FIG. 1 is a schematic sectional view showing a seedling cultivation soil corresponding to one embodiment of the present invention.

FIG. 2 is a schematic cross-sectional view showing a seedling raising soil corresponding to one embodiment of the present invention.

FIG. 3 is a schematic sectional view showing an example of a conventional seedling raising soil.

FIG. 4 is a longitudinal sectional view showing an apparatus for producing a mat-shaped soil.

FIG. 5 is a longitudinal sectional view showing a mat-shaped buried soil manufactured in the embodiment.

FIG. 6 is a schematic sectional view showing a seedling cultivation soil corresponding to one embodiment of the present invention.

FIG. 7 is a schematic sectional view showing a seedling cultivation soil corresponding to one embodiment of the present invention.

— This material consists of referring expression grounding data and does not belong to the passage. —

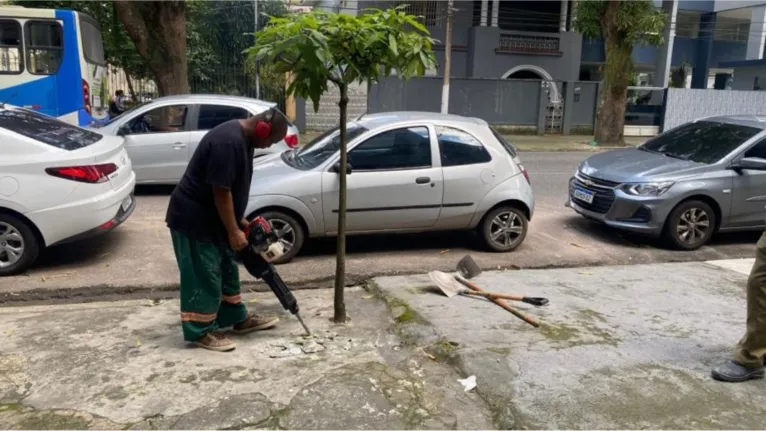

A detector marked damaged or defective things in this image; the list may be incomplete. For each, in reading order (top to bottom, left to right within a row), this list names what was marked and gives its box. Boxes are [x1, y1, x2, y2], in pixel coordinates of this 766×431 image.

cracked concrete sidewalk [0, 288, 492, 430]
cracked concrete sidewalk [376, 258, 766, 430]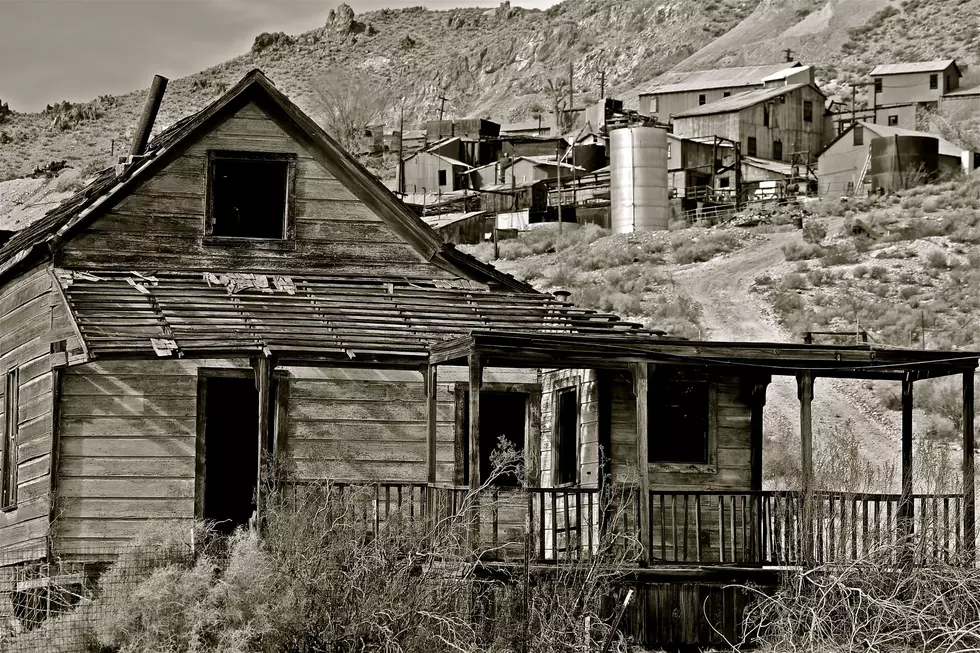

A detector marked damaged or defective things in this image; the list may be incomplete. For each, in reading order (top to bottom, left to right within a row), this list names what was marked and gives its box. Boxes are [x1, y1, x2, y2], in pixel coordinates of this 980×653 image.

broken window frame [204, 150, 296, 250]
broken window frame [2, 370, 18, 512]
broken window frame [648, 370, 716, 472]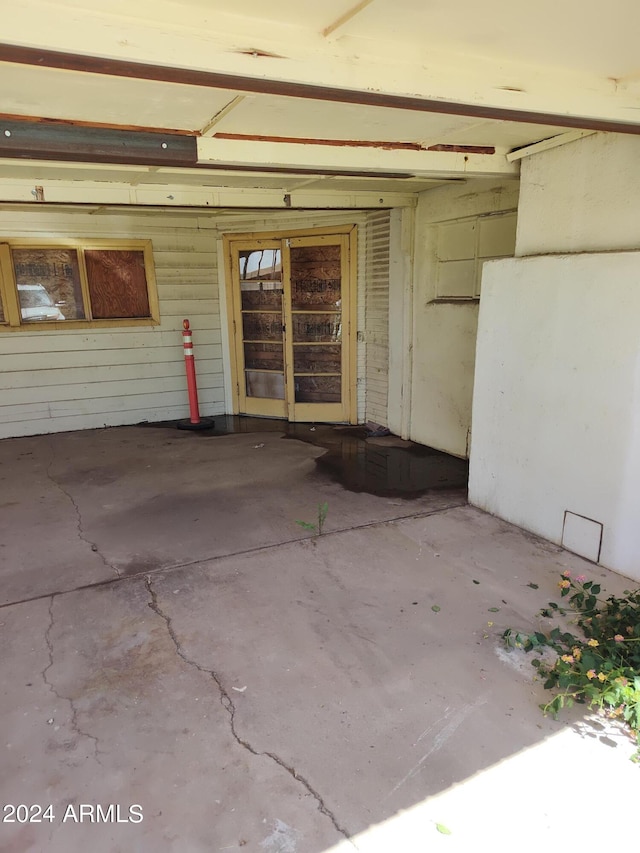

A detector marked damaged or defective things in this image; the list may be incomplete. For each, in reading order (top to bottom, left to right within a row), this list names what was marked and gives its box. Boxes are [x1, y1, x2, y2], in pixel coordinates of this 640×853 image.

rusted metal beam [3, 42, 640, 134]
cracked concrete floor [1, 430, 640, 848]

FIG. 8 is a schematic sectional view showing a seedling cultivation soil corresponding to one embodiment of the present invention.

FIG. 9 is a schematic sectional view showing a seedling cultivation soil corresponding to one embodiment of the present invention.

[Explanation of symbols]

 4 Phosphate fertilizer particles 5 Mat-shaped soil 6 Water-retaining material 7 Water-soluble binder 51 Mat-shaped soil 52 Mat-shaped soil 53 Mat-shaped soil A

Claims (7)

[Claims] 1. A phosphate fertilizer particle comprising at least soluble phosphoric acid as a main component and not subjected to an elution rate reduction treatment with an organic substance, and a solid water retention material which retains water necessary for growing seedlings and supports the seedlings. And seedling cultivation soil characterized by comprising. 2. The seedling cultivation soil according to claim 1, wherein the phosphate fertilizer particles and the water retention material are combined with a water-soluble binder to form an integral mat. 3. The seedling cultivation soil according to claim 1, wherein the phosphate fertilizer particles do not contain water-soluble phosphoric acid. 4. The phosphoric acid fertilizer particles contain a water-soluble phosphoric acid at a ratio of 15 or less when the soluble phosphoric acid is 100, as a guarantee component by weight. Seedling cultivation soil. 5. The seedling raising soil according to claim 4, wherein the phosphate fertilizer particles are not exposed on at least one surface of the mat. 6. The seedling raising according to claim 1, further comprising slow-release fertilizer particles containing at least one component of nitrogen fertilizer and potassium fertilizer in addition to the phosphate fertilizer particles. Cultivation. 7. A seedbed is formed by arranging phosphate fertilizer particles on a lower side using at least one of the seedling cultivation media according to claim 1 and sowing seeds on an upper part of the seedbed. A seedling raising method characterized by the following.